• [Saved data entries]
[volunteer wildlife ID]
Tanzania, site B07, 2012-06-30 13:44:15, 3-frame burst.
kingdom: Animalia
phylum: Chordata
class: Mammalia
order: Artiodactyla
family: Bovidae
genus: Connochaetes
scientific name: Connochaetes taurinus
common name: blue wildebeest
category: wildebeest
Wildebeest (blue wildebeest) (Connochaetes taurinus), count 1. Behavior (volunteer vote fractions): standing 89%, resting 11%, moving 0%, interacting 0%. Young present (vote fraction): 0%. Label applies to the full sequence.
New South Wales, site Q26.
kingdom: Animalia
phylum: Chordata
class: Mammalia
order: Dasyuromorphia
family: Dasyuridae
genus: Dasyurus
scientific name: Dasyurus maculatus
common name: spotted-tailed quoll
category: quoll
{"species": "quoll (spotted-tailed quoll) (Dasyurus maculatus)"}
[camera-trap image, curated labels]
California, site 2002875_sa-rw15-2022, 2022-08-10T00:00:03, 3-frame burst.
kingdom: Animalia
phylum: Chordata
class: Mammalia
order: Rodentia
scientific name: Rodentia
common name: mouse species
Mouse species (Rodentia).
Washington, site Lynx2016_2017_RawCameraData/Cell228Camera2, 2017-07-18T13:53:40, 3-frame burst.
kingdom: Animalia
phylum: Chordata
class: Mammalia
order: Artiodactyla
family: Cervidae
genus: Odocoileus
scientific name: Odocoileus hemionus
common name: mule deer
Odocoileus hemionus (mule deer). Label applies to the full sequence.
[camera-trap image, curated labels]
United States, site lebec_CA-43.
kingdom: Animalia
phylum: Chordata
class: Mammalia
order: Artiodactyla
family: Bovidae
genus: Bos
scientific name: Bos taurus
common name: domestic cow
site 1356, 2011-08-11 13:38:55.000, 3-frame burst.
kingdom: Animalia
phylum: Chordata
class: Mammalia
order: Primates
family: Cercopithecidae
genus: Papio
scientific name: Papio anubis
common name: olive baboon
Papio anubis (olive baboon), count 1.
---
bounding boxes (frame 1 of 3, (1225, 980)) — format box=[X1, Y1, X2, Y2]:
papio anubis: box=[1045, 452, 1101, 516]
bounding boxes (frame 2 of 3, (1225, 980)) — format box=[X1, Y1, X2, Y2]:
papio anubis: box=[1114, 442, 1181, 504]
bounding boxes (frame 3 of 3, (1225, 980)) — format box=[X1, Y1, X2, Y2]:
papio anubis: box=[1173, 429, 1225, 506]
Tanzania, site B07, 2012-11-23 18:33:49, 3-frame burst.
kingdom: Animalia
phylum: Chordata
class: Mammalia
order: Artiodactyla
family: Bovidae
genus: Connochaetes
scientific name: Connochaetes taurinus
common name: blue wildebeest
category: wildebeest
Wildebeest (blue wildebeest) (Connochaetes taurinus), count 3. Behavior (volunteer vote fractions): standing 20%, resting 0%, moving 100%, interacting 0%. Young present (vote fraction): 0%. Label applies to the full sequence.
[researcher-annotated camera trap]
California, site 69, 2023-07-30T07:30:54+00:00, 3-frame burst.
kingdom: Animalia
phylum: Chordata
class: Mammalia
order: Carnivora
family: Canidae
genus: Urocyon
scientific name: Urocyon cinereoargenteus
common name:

• [Assignment] Repeat the lines above with every word intact.

• [Task output]
[volunteer wildlife ID]
Tanzania, site B07, 2012-06-30 13:44:15, 3-frame burst.
kingdom: Animalia
phylum: Chordata
class: Mammalia
order: Artiodactyla
family: Bovidae
genus: Connochaetes
scientific name: Connochaetes taurinus
common name: blue wildebeest
category: wildebeest
Wildebeest (blue wildebeest) (Connochaetes taurinus), count 1. Behavior (volunteer vote fractions): standing 89%, resting 11%, moving 0%, interacting 0%. Young present (vote fraction): 0%. Label applies to the full sequence.
New South Wales, site Q26.
kingdom: Animalia
phylum: Chordata
class: Mammalia
order: Dasyuromorphia
family: Dasyuridae
genus: Dasyurus
scientific name: Dasyurus maculatus
common name: spotted-tailed quoll
category: quoll
{"species": "quoll (spotted-tailed quoll) (Dasyurus maculatus)"}
[camera-trap image, curated labels]
California, site 2002875_sa-rw15-2022, 2022-08-10T00:00:03, 3-frame burst.
kingdom: Animalia
phylum: Chordata
class: Mammalia
order: Rodentia
scientific name: Rodentia
common name: mouse species
Mouse species (Rodentia).
Washington, site Lynx2016_2017_RawCameraData/Cell228Camera2, 2017-07-18T13:53:40, 3-frame burst.
kingdom: Animalia
phylum: Chordata
class: Mammalia
order: Artiodactyla
family: Cervidae
genus: Odocoileus
scientific name: Odocoileus hemionus
common name: mule deer
Odocoileus hemionus (mule deer). Label applies to the full sequence.
[camera-trap image, curated labels]
United States, site lebec_CA-43.
kingdom: Animalia
phylum: Chordata
class: Mammalia
order: Artiodactyla
family: Bovidae
genus: Bos
scientific name: Bos taurus
common name: domestic cow
site 1356, 2011-08-11 13:38:55.000, 3-frame burst.
kingdom: Animalia
phylum: Chordata
class: Mammalia
order: Primates
family: Cercopithecidae
genus: Papio
scientific name: Papio anubis
common name: olive baboon
Papio anubis (olive baboon), count 1.
---
bounding boxes (frame 1 of 3, (1225, 980)) — format box=[X1, Y1, X2, Y2]:
papio anubis: box=[1045, 452, 1101, 516]
bounding boxes (frame 2 of 3, (1225, 980)) — format box=[X1, Y1, X2, Y2]:
papio anubis: box=[1114, 442, 1181, 504]
bounding boxes (frame 3 of 3, (1225, 980)) — format box=[X1, Y1, X2, Y2]:
papio anubis: box=[1173, 429, 1225, 506]
Tanzania, site B07, 2012-11-23 18:33:49, 3-frame burst.
kingdom: Animalia
phylum: Chordata
class: Mammalia
order: Artiodactyla
family: Bovidae
genus: Connochaetes
scientific name: Connochaetes taurinus
common name: blue wildebeest
category: wildebeest
Wildebeest (blue wildebeest) (Connochaetes taurinus), count 3. Behavior (volunteer vote fractions): standing 20%, resting 0%, moving 100%, interacting 0%. Young present (vote fraction): 0%. Label applies to the full sequence.
[researcher-annotated camera trap]
California, site 69, 2023-07-30T07:30:54+00:00, 3-frame burst.
kingdom: Animalia
phylum: Chordata
class: Mammalia
order: Carnivora
family: Canidae
genus: Urocyon
scientific name: Urocyon cinereoargenteus
common name:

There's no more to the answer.